Pasta Salad Season Continues

I threw this quick pasta salad together Sunday night so we'd have something quick and cool to eat after a long, hot Monday. It's not particularly fancy -- more of a "garbage" salad than anything else -- but it came out pretty well and I'll definitely be using the mayonnaise-milk-lemon-mustard combination again.

Mom always served pasta salad with pickled beets ... so I do, too. Tradition!

Tuna Macaroni Salad

Yield: 4


  • 6 oz whole grain elbow macaroni, cooked and drained
  • 5 oz can albacore tuna packed in water, drained and flaked
  • ¼ cup chopped red onion
  • ½ cup frozen peas
  • ¼ cup chopped radishes
  • ¾ cup light mayonnaise
  • ¼ cup 1% milk
  • 1 Tbsp lemon juice
  • 2 tsp Dijon mustard
  • 1 tsp dill weed
  • ¼ tsp black pepper


  1. In a large serving bowl, combine macaroni, tuna, onion, peas, and radishes.
  2. In a small mixing bowl, whisk together mayonnaise, milk, lemon juice, mustard, dill, and black pepper.
  3. Pour mayonnaise mixture over pasta and toss to coat.
  4. Cover and refrigerate overnight.

I took the leftover pasta salad and pickled beets (not-too-rigorously drained canned beets tossed with garlic vinegar and refrigerated overnight) to work with garlic Triscuits:

27 May 2015

Pasta Salad Season Is Here, Hurrah

Sunday, I prepped a bunch of food for the week including a vegetable soup, egg salad, and this macaroni salad. Like the soup, it helps clear out the crisper of neglected vegetables. Unlike the soup, it's definitely a dish The Husband will eat. Usually I make my creamy pasta salads with light mayonnaise that has been thinned with a little milk or Italian vinaigrette, but this time I decided to be "fancy" and thin the milk the fat-free peppercorn ranch and then jazz it up with shredded parmesan.

Love this speckled lettuce -- makes every salad fancy.

I tried to dice all the vegetables small -- pea-sized, actually -- for a bite-sized delicousness. Who wants to fork up some salad, get a tiny pea and a big chunk of celery? Eh.

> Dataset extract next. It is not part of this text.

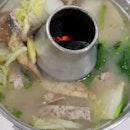 sup 😋  bc it's ph cm 🤣🤣 yummy fish head steamboat & satay from the same kopi shop 😍 #masitda .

Very Veggie Tuna Macaroni Salad

Yield: 4 generous servings


  • 2 cups uncooked whole grain elbow macaroni
  • 5 oz can water-packed tuna, drained and flaked
  • ⅔ cup chopped red bell pepper
  • ⅔ cup chopped celery
  • ⅔ cup frozen peas
  • ¼ cup diced radishes
  • ¼ cup diced red onion
  • 2 Tbsp dried parsley
  • ¾ cup light mayonnaise [Hellmann's]
  • ½ cup light peppercorn ranch dressing
  • ¼ cup shredded Parmesan cheese
  • 2 Tbsp Greek seasoning blend [Penzeys]
  • Freshly ground black pepper, to taste


  1. Cook macaroni according to package directions.
  2. Meanwhile, combine tuna, vegetables, and parsley in a large mixing bowl.
  3. Pour frozen peas into the bottom of a colander. Drain macaroni over peas and rinse in cold water; add to tuna mixture.
  4. Whisk together mayonnaise, dressing, cheese, and seasoning blend in a small mixing bowl. Season to taste with pepper.
  5. Pour mayonnaise mixture into pasta bowl and stir to coat. Refrigerate macaroni salad for a few hours before serving.

20 May 2015

Fried Pork Chops & White Bean Salad

Sometimes, I have reasonably good idea about what main dish I'll serve for supper, but don't really plan on a side dish, because I'll just microwave some frozen vegetables or something and call it done. But then it comes time to cook and I realize I'm not really in the mood for microwaved frozen anything ...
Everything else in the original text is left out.